I am running logistic regressions with a panel data set from survey data and I want to correct the standard errors for the panel design. The weights included in this survey account for sampling probability, panel mortality and post stratification.
If I understood Berger et al 2017 correctly I should use clustered covariances for panel data. However, I am not sure if the commands work for data with survey weights.
I started by estimating the regressions with glm
and correcting the standard errors with coeftest
from the lmtest
package and vcovPL
from the sandwich
package. Subsequently, I used svydesign
and svyglm
from the survey
package to estimate a weighted model and corrected the standard errors again the same way.
In this Question R's sandwich package producing strange results for robust standard errors in linear model Zeileis writes that using svyglm
objects might produce incorrect results. However, I am not sure if this applies only for complex survey weight (with strata etc.) or as well for basic survey weights, since its pointed out here that without the use of strata there is not much difference. However, I don't fully understand the explanation there. Moreover, I wonder if the newly implemented features described in Berger et al 2017 allow for using a svyglm
object. So I don't know if I can use the commands in the sandwich
package for objects of class svyglm
if my design has no strata.
Here is the code I used:
# not weighted
model <- glm(depend_var ~ indep_var1 + indep_var2 ,family=quasibinomial(link='logit'),data=dataset)
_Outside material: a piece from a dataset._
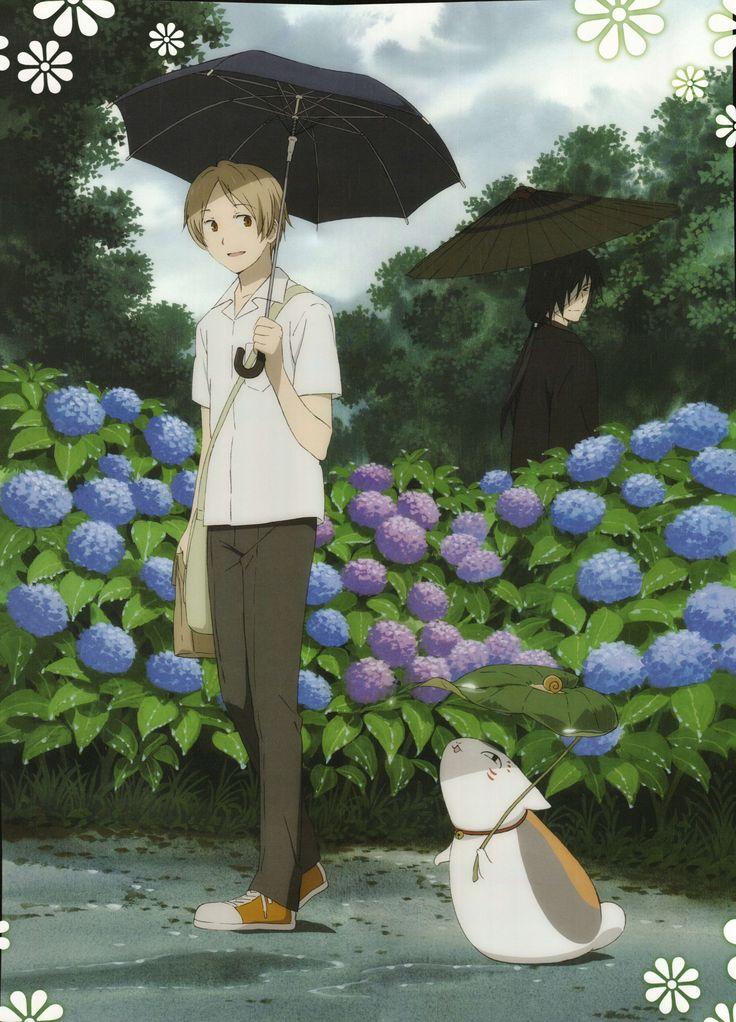 /Natsume Yuujinchou/#918003 - Zerochan | Brain's Base | Yuki Midorikawa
m_vcov <- coeftest(model,vcov. = sandwich::vcovPL(x = model, cluster = ~ id_var,order.by = ~ year ,pairwise = T))
# weighted
design.ps <- svydesign(ids=~1, weights=~wgt, data=dataset)
model_wgt <- svyglm(depend_var ~ indep_var1 + indep_var2, design=design.ps,family=quasibinomial(link='logit'),data=dataset)
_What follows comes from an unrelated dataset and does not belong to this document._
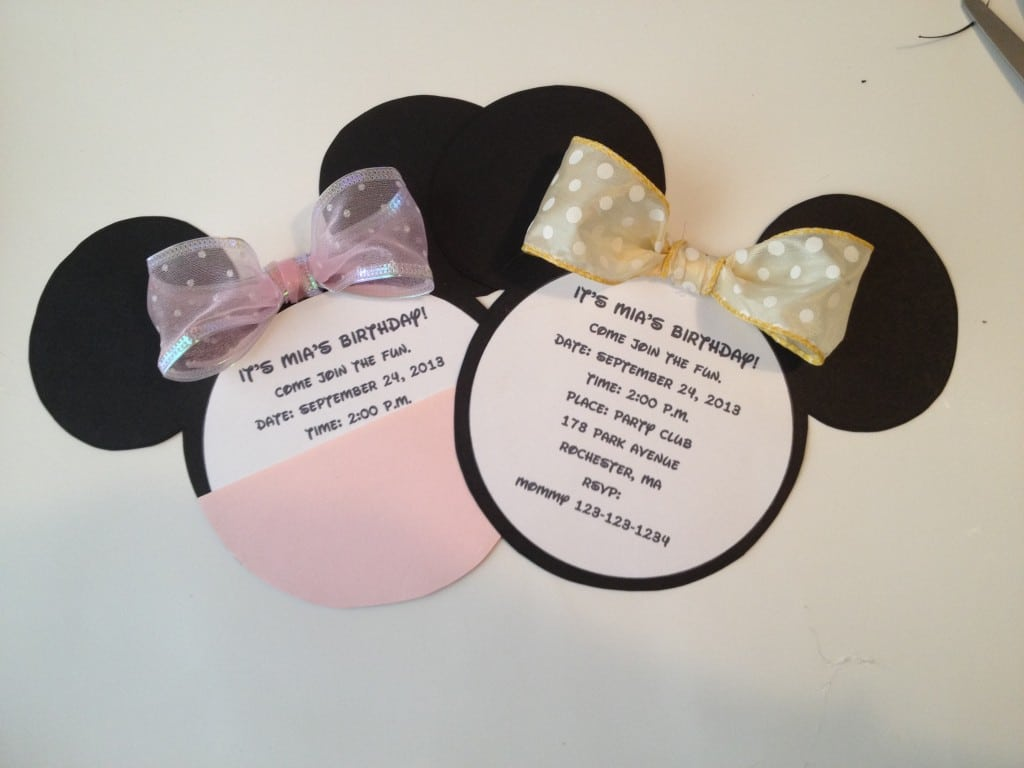Minnie Mouse Invitations Format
mwt_vcov <- coeftest(model_wgt, vcov. = sandwich::vcovPL(x = model_wgt, cluster = ~ id_var,order.by = ~ year ,pairwise = T))
Looking at the coefficients provided by the test code above, the results seem kind of reasonable unlike the results provided here: R's sandwich package producing strange results for robust standard errors in linear model
# basic model
> summary(model)
Estimate Std. Error t value Pr(>|t|)
(Intercept) -3.68570 0.01264 -291.68 <2e-16 ***
indep_var1_test 0.37538 0.01111 33.78 <2e-16 ***
indep_var2_test 1.05226 0.01100 95.62 <2e-16 ***
# basic model with SE correction
> m_vcov
Estimate Std. Error z value Pr(>|z|)
(Intercept) -3.685702 0.176121 -20.9271 < 2.2e-16 ***
indep_var1_test 0.375380 0.049817 7.5353 4.874e-14 ***
indep_var2_test 1.052258 0.068763 15.3027 < 2.2e-16 ***
# weighted model
> summary(model_wgt)
Estimate Std. Error t value Pr(>|t|)
(Intercept) -3.89702 0.01751 -222.57 <2e-16 ***
indep_var1_test 0.42373 0.01454 29.15 <2e-16 ***
indep_var2_test 1.05291 0.01439 73.15 <2e-16 ***
# weighted model with SE correction
> mwt_vcov
Estimate Std. Error z value Pr(>|z|)
(Intercept) -3.897021 0.319932 -12.1808 < 2.2e-16 ***
indep_var1_test. 0.423732 0.075202 5.6346 1.755e-08 ***
indep_var2_test 1.052915 0.126569 8.3189 < 2.2e-16 ***
My question is: Can I use the commands above to correct the standard errors?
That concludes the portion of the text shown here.